So, if this isn’t Deleuze’s concept but Minnelli’s idea, what is Minnelli’s thoughts on dreams? Joe McElhaney, a professor of film studies writes about Minnelli, “If Minnelli’s work has a strong utopian dimension it is not a simple one and the films repeatedly dramatise the extent to which one person or group’s utopian dream is another’s nightmare.” Even in Thomas More’s Utopia the slaves must be living a nightmare in comparison to the others utopian dreams. But there is another sense in which Minnelli thinks about dreams, “Hence the importance of not simply the dream but also the world of sleep or any states of mind which exist between waking and dreaming (including drunkenness or alcoholism).” He continues, “It is somewhere within these ambiguous waking/dreaming states that Minnelli’s world often springs to life. Furthermore, this relationship to the world of sleep and dreams that Minnelli’s characters have often results in their somewhat detached, trancelike personalities.” There appear to be two ways in which we could look at the combination of Deleuze’s quote and Minnelli’s idea of dreams, that which any great utopia or even small action, for we all aim at some good, can be a monstrous nightmare for another; or there seems to be something ominously dangerous about being caught within the vague state of neither dreaming nor wakefulness of another. (no memories/memories and consequences?)

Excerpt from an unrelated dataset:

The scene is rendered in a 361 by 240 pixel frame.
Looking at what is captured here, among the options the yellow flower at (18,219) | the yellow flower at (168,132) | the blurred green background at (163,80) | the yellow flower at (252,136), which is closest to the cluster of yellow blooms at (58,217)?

There is another interpretation available as well, which engages with the concept of the virtual. Virtuality as a concept might have been completed by Henri Bergson, as Deleuze suggests, and functions as part of the foundation of Deleuze’s own philosophy. The virtual can be real but not actual, and the real is in opposition of the possible. In this sense, memories are virtual, predictions of the future are virtual, or in an important way dreams are virtual. All of those things are real, but not actual. Let’s say that an acquaintance tells you that you weren’t invited to a party of a good friend that happened over the previous weekend, and you believe this acquaintance, but there was actually no party. Your behaviors about how you interact with the world have changed with this information, it is real to you but not actual. Now the virtual impacts the world and has become actualized. You may confront your friend or you may choose to not say anything, but you may become resentful and distant towards them because of the virtual’s manifestation into reality.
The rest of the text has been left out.